Nailah snorted. “Simplistic man. Pain, yes, but love as well. Understanding. A connection. You have to know what he needs and how to give it to him. My trade is tinctures and poultices, boy. Its rustic medical knowledge that will keep him breathing, but not give him what he needs.” She raised her left hand, the joints swollen with age and use. “Seven years ago I had a fit that left me weak on this side. My balance is poor and my strength is insufficient to the task of making a dent in his thick hide. That work will fall to you.”
“I can do it.”
“You can do some of it,” Nailah agreed. “And you’ll learn the rest of it.” She leaned forward, capturing his eyes with hers. “Make no mistake, boy. Erran’s blood is a poison that we must leach out of his body drop by drop, just fast enough that the bad is replenished with good. New blood, new bones, new organs. It is a process that takes months, sometimes years to complete, and for the worst of it he’ll be insensible. He won’t be the man you think you know.”

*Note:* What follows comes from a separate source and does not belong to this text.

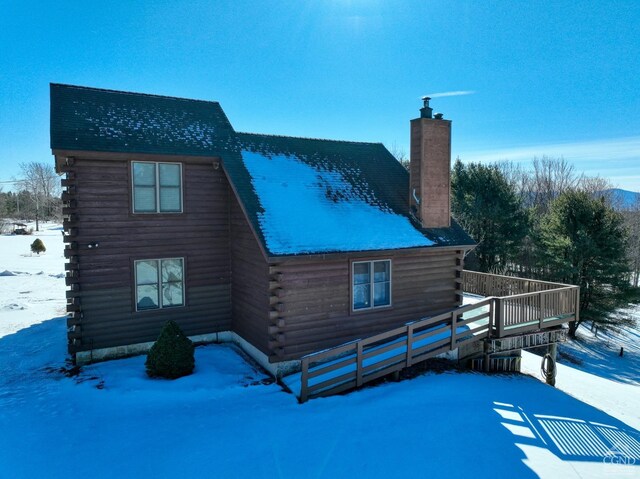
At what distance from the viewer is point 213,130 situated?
538 inches

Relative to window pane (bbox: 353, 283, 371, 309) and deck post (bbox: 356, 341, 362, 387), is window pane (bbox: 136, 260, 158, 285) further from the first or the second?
deck post (bbox: 356, 341, 362, 387)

“I know it will take a long time,” Rafael said. He was so weary of being questioned. “I know he’ll change. That’s the entire point, he either changes or dies, and I know which I’d rather have. You can doubt me, he can doubt me, but I don’t doubt myself. I won’t leave him and I won’t just let him die.” He set his bowl down and stood up. “Now I’m going to see him.” He turned and walked over to the room and stepped inside, then started with surprise as the lantern light kindled. Xian blew out the small flame he’d used to start it and looked up at Rafael with a smile. He seemed gaunt and exhausted, but calm.
Rafael immediately came to his side. “I thought you were asleep.”
“I woke up when I heard you start talking. I figured it would be better for me to let the two of you get the introductions out of the way before I entered the discussion.” He looked Rafael over, running light fingers down his arm. “No injuries that I need to know about, either from the ride or from that harridan out there?”
“Injuries, hah!” Nailah limped into the room, a scowl firmly fixed on her weathered face. “He can at least walk, can’t he? I’d like to see you put weight on that leg of yours.”
“I can’t,” Xian replied simply.
“It didn’t heal well?” Rafael was on his knees a second later, pulling up Xian’s legging and exposing the bandaged wound beneath it. Even to his untrained eyes the bones clearly hadn’t set right. There was a lumpy mass on one side of Xian’s shin that felt hard beneath Rafael’s fingertips. “I did it wrong.” He looked up at Xian, stricken. “You can’t walk?”
“You did the best you could,” Xian said softly, touching Rafael’s cheek. “And I will be able to walk, with a bit more time. Bones have always taken longer to heal than flesh, even when I was at the height of my power.”
“Which you’re well past now,” Nailah groused, sitting down heavily on the stool. “How in heavens did you spend yourself so quickly?”
“Getting us out of the ruins of Clare might have contributed to that, Nailah.” He looked her over, his face betraying nothing. “It’s good to see you again.”
“To see what I’ve become?” She tilted her head, her eyes shining but her expression hard. “To see how I’ve decayed? You come at the end when you swore to me you’d be there from the beginning.”
“Things didn’t happen like either of us had hoped then,” Xian said regretfully. “But I’m here now. And it’s clear that you and I have things to say to each other.” He turned to Rafael. “Will you give us a few minutes, pet? My sister and I need to renew our understanding.” Nailah said nothing, just averted her eyes. For a moment Rafael saw her as she must have been long ago, pale and ageless, her skin smooth but her face petulant and unhappy.